In this vein too is the sleeper of the show, Rosemarie Trockel’s Imitation of Life (2003), a tall sculpture of black metal that stands like a somber David Smith sentinel. The work is in fact a mobile, its seven symmetrical arms designed to move in response to air currents. Trockel’s pseudo-crucifix is a pointed and dark 21st-century counterpoint to the light and airy mobiles that Alexander Calder made emblematic of 20th-century optimism.
Still one more surprise comes from photographer Thomas Ruff, who presents a gallery full of new paintings -- they look like paintings, anyway -- called "Zycles." Inkjet prints on canvas depicting assorted geometric figures, slim and graceful, made with a computer program that translates mathematical formulae into curvy lines, the works suggest the late Al Held fallen under the sway of some kind of Conceptualist religion. As with artists like Sol LeWitt and Richard Prince, it’s perversely rewarding to see "anti-painters" gradually come around in the end to making what are, more or less, paintings.
The film and video installations at "Art Unlimited" are also rewarding, and not just because they provide a chance to sit down and rest your feet. One nice vid, from the 1970s rock ‘n’ roll promoter Malcolm McLaren, presents uneventful shots from ‘60s-era soft-core porn (no nudity, just girls in negligees) along with a deejayed soundtrack, proving that sometimes all you need is a nice tune.
Such is the case, too, with Bruce Conner’s Easter Morning (1966 / 2008), a super-8 home movie with trippy light effects (and including shots of a mandala-like carpet and a nude young woman). The accompanying soundtrack, an eerie composition by Terry Riley performed by the Shanghai Film Orchestra on ancient Chinese instruments, gives the film its otherworldly quality. Presented by Michael Kohn Gallery from Los Angeles, the work is produced in an edition of six, beginning at $20,000.

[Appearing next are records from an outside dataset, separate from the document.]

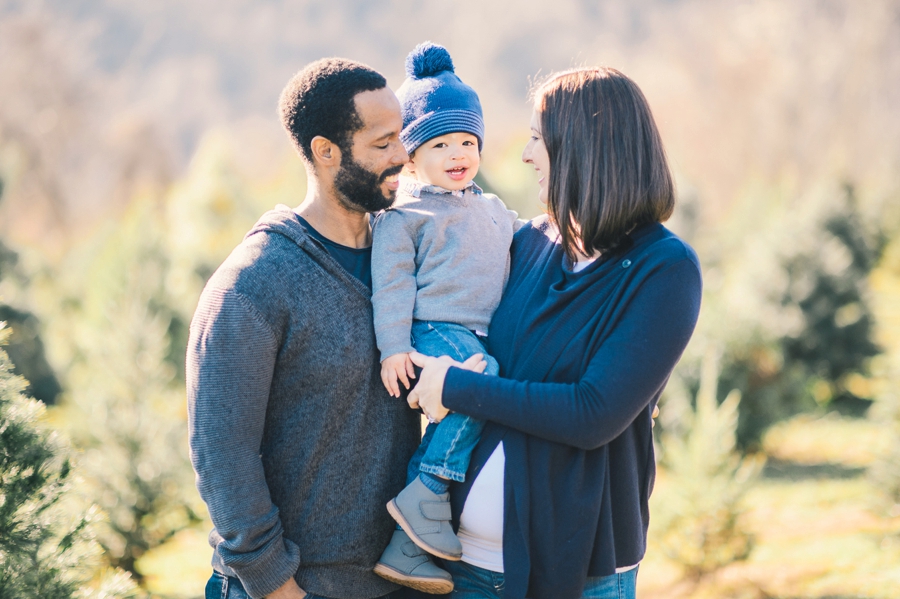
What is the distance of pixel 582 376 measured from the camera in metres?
1.80

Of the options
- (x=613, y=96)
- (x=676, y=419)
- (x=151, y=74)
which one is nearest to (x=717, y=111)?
(x=676, y=419)

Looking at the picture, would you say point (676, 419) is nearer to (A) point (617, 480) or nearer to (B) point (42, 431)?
(A) point (617, 480)

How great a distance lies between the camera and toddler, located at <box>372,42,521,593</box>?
188 cm

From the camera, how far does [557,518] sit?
5.98 ft

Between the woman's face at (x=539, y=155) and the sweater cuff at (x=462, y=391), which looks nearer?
the sweater cuff at (x=462, y=391)

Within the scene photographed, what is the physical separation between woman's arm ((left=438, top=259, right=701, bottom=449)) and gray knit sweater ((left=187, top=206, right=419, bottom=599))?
395 millimetres

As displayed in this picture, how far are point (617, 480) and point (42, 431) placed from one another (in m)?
1.58

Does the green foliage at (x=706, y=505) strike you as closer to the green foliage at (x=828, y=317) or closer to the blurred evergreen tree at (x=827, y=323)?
the blurred evergreen tree at (x=827, y=323)

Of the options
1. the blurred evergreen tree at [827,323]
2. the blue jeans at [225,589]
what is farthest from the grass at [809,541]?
the blue jeans at [225,589]

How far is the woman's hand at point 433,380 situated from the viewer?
6.09 feet

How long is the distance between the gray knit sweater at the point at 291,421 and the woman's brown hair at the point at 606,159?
2.08 ft

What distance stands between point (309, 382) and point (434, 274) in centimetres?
49

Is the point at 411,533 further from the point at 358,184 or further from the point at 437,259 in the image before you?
the point at 358,184

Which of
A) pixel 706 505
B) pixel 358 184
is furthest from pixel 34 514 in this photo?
pixel 706 505
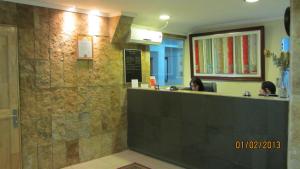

The Irish artist Duncan Campbell’s Make It Fall, Bernadette (2008) is a 16mm film about the 1970s Irish socialist Bernadette Devlin, an inspirational and dogged campaigner for Irish rights who is perhaps now too little remembered. Part documentary and part poetry, the work suggests that a more closely argued examination of Devlin, her politics and her times might be useful today. Campbell’s artwork, made in an edition of six, is €6,000, and an accompanying print is €1,500.
Last but not least is Karen Kilimnik’s three-hour-long version of Heathers, the Hollywood movie that brought Christian Slater and Winona Ryder together in the innocent bloom of their glorious youth. Kilimnik has refilmed the original in video, cutting and re-running scenes in a sloppy edit that leaves all the seams showing. Though the idea of yet another film appropriation is off-putting, this one is winning, if only because the soft and pixilated video so effectively recreates the amorous dream of beautiful youth. And that’s what it’s all about.
WALTER ROBINSON is editor of Artnet Magazine.